Excerpts of spatial question data:
**********

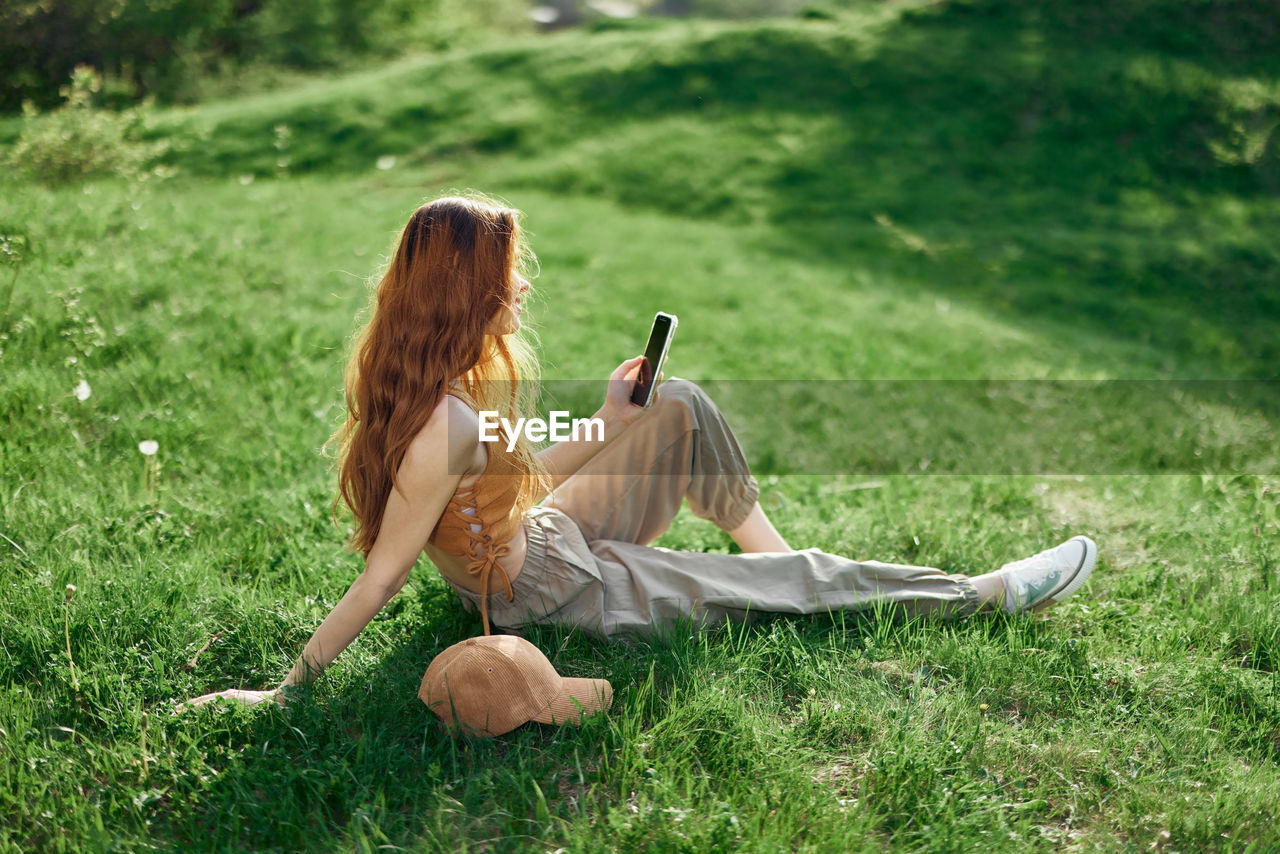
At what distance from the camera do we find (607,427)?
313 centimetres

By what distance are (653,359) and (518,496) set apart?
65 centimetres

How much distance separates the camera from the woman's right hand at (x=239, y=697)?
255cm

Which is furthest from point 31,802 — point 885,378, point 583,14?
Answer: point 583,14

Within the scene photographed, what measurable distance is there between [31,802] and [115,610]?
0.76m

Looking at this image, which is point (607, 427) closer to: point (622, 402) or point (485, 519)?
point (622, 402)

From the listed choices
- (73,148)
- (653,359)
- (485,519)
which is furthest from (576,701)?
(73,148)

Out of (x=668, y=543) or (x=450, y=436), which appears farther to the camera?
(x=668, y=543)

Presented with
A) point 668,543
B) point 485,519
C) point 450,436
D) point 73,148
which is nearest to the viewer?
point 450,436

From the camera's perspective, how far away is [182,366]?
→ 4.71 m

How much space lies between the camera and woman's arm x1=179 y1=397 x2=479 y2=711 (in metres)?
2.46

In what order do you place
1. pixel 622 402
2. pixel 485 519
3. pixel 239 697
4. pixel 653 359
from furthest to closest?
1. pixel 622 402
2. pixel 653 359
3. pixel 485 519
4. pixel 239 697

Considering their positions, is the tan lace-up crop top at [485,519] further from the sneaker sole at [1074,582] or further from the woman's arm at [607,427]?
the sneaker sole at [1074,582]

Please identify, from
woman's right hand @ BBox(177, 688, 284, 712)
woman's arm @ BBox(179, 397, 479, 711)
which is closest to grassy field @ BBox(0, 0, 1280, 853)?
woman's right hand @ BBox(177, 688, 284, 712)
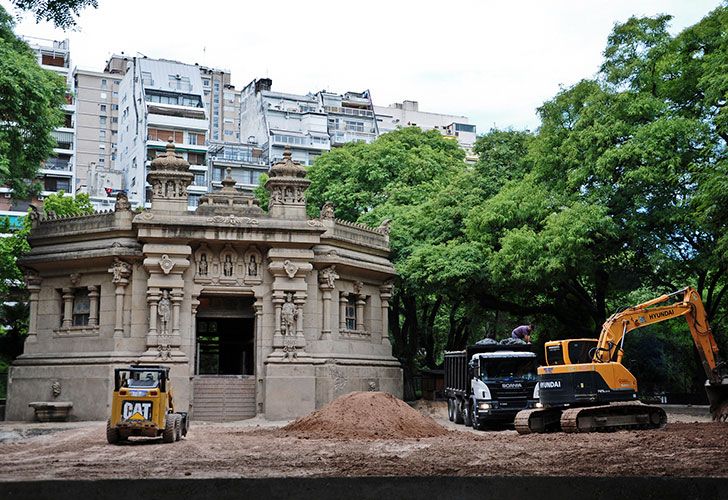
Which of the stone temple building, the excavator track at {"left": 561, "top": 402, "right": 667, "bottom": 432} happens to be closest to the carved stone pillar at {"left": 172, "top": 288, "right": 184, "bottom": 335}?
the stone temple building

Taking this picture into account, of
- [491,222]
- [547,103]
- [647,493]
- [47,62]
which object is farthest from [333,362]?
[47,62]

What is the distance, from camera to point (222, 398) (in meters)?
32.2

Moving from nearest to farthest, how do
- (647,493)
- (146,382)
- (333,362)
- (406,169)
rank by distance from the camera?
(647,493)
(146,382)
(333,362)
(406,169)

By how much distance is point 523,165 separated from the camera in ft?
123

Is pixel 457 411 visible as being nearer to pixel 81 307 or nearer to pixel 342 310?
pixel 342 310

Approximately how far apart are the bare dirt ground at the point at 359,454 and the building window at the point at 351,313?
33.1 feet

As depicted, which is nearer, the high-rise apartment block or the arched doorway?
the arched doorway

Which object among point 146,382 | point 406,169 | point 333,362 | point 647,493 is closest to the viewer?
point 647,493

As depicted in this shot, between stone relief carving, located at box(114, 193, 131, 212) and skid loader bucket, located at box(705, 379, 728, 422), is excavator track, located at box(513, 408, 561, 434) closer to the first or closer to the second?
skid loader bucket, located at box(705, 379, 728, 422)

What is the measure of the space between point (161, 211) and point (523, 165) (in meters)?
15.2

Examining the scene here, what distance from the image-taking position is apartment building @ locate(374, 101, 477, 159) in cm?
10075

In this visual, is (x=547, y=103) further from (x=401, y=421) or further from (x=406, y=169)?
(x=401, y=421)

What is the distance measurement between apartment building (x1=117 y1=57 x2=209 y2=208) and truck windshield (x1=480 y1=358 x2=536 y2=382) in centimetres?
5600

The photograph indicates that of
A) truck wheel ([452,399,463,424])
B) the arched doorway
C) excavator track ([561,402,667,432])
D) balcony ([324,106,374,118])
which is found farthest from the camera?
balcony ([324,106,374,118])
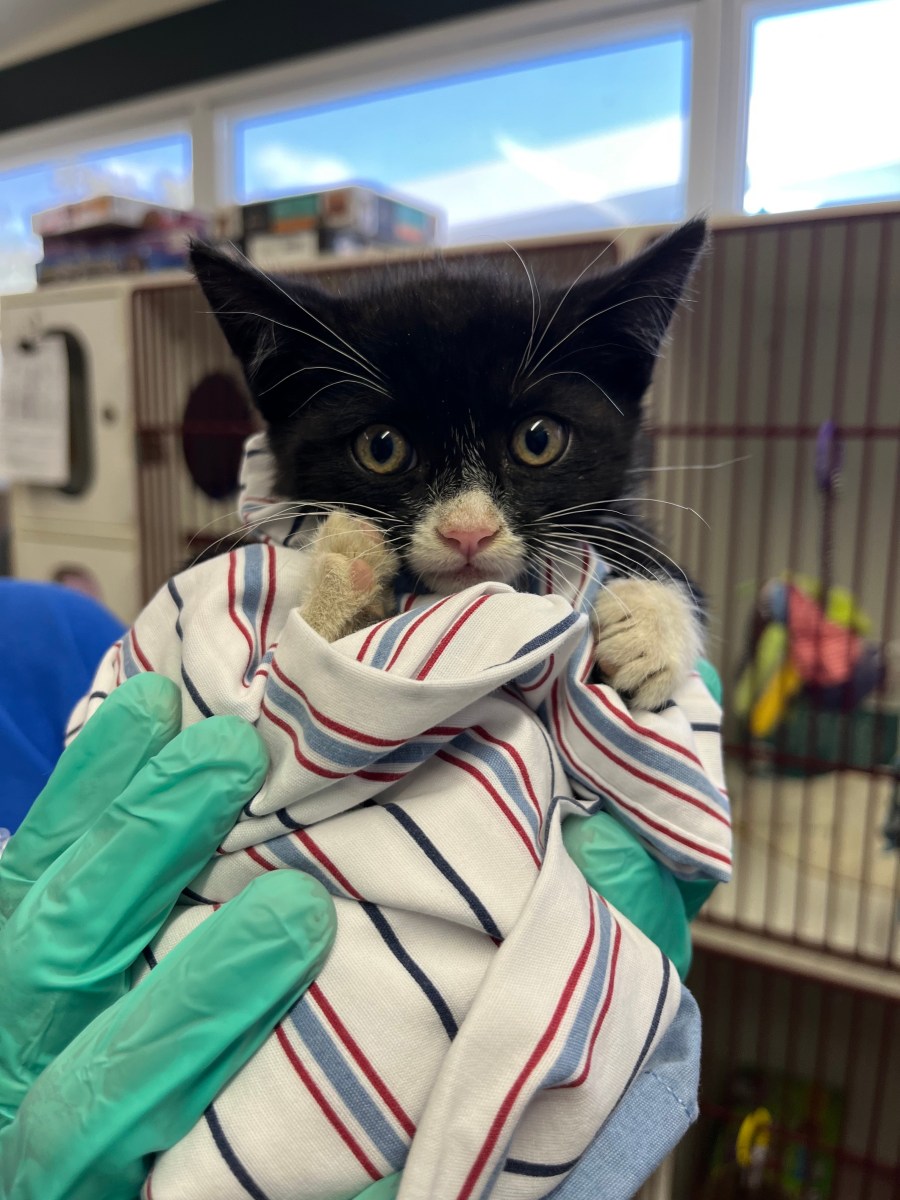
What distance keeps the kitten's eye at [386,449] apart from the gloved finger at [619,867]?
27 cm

**********

What to work on: Copy all the records above word for word, omitting the pictures.

Full answer:
At what distance from the camera do we find (607,427)?
313 centimetres

By what distance are (653,359) and (518,496) set apart?
65 centimetres

How much distance separates the camera from the woman's right hand at (x=239, y=697)?
255cm

Which is furthest from point 31,802 — point 885,378, point 583,14?
Answer: point 583,14

Within the scene photographed, what measurable distance is there between [31,802] and [115,610]?
0.76m

Looking at this image, which is point (607, 427) closer to: point (622, 402) or point (485, 519)?
point (622, 402)

From the listed choices
- (73,148)
- (653,359)
- (485,519)
which is furthest from (576,701)?
(73,148)

Out of (x=668, y=543) or (x=450, y=436), which appears farther to the camera?
(x=668, y=543)

Presented with
A) point 668,543
B) point 485,519
C) point 450,436
D) point 73,148
which is nearest to the viewer?
point 450,436

From the camera's perspective, how far away is [182,366]?
→ 4.71 m

How much space lies between the camera and woman's arm x1=179 y1=397 x2=479 y2=711 (in metres)?
2.46

In what order do you place
1. pixel 622 402
2. pixel 485 519
3. pixel 239 697
4. pixel 653 359
from furthest to closest?
1. pixel 622 402
2. pixel 653 359
3. pixel 485 519
4. pixel 239 697

Considering their positions, is the tan lace-up crop top at [485,519] further from the sneaker sole at [1074,582] or further from the woman's arm at [607,427]?
the sneaker sole at [1074,582]

Please identify, from
woman's right hand @ BBox(177, 688, 284, 712)
woman's arm @ BBox(179, 397, 479, 711)
which is closest to grassy field @ BBox(0, 0, 1280, 853)?
woman's right hand @ BBox(177, 688, 284, 712)
Which of the stone temple building, the excavator track at {"left": 561, "top": 402, "right": 667, "bottom": 432} happens to be closest to the carved stone pillar at {"left": 172, "top": 288, "right": 184, "bottom": 335}?
the stone temple building

Taking this picture into account, of
- [491,222]
- [547,103]
- [647,493]
- [47,62]
which object is farthest from [333,362]?
[47,62]

What is the distance, from camera to point (222, 398) (in meters)?
32.2

Moving from nearest to farthest, how do
- (647,493)
- (146,382)
- (333,362)
- (406,169)
rank by distance from the camera?
(647,493)
(146,382)
(333,362)
(406,169)

By how much distance is point 523,165 separated from the camera in ft?
123

Is pixel 457 411 visible as being nearer to pixel 81 307 or nearer to pixel 342 310?
pixel 342 310

Approximately how far apart are the bare dirt ground at the point at 359,454 and the building window at the point at 351,313?
33.1 feet

As depicted, which is nearer, the high-rise apartment block or the arched doorway?
the arched doorway

Which object among point 146,382 | point 406,169 | point 333,362 | point 647,493 is closest to the viewer?
point 647,493

As depicted in this shot, between stone relief carving, located at box(114, 193, 131, 212) and skid loader bucket, located at box(705, 379, 728, 422), is excavator track, located at box(513, 408, 561, 434) closer to the first or closer to the second?
skid loader bucket, located at box(705, 379, 728, 422)

What is the measure of the space between point (161, 211) and point (523, 165) (in meters)?
15.2

Examining the scene here, what distance from the image-taking position is apartment building @ locate(374, 101, 477, 159) in cm?
10075

In this visual, is (x=547, y=103) further from (x=401, y=421) or further from (x=406, y=169)?
(x=401, y=421)

What is the distance measurement between apartment building (x1=117 y1=57 x2=209 y2=208) and truck windshield (x1=480 y1=358 x2=536 y2=382) in centimetres?
5600

The photograph indicates that of
A) truck wheel ([452,399,463,424])
B) the arched doorway
C) excavator track ([561,402,667,432])
D) balcony ([324,106,374,118])
which is found farthest from the camera?
balcony ([324,106,374,118])
What distance keeps the kitten's eye at [386,449] apart from the gloved finger at [619,867]?
27 cm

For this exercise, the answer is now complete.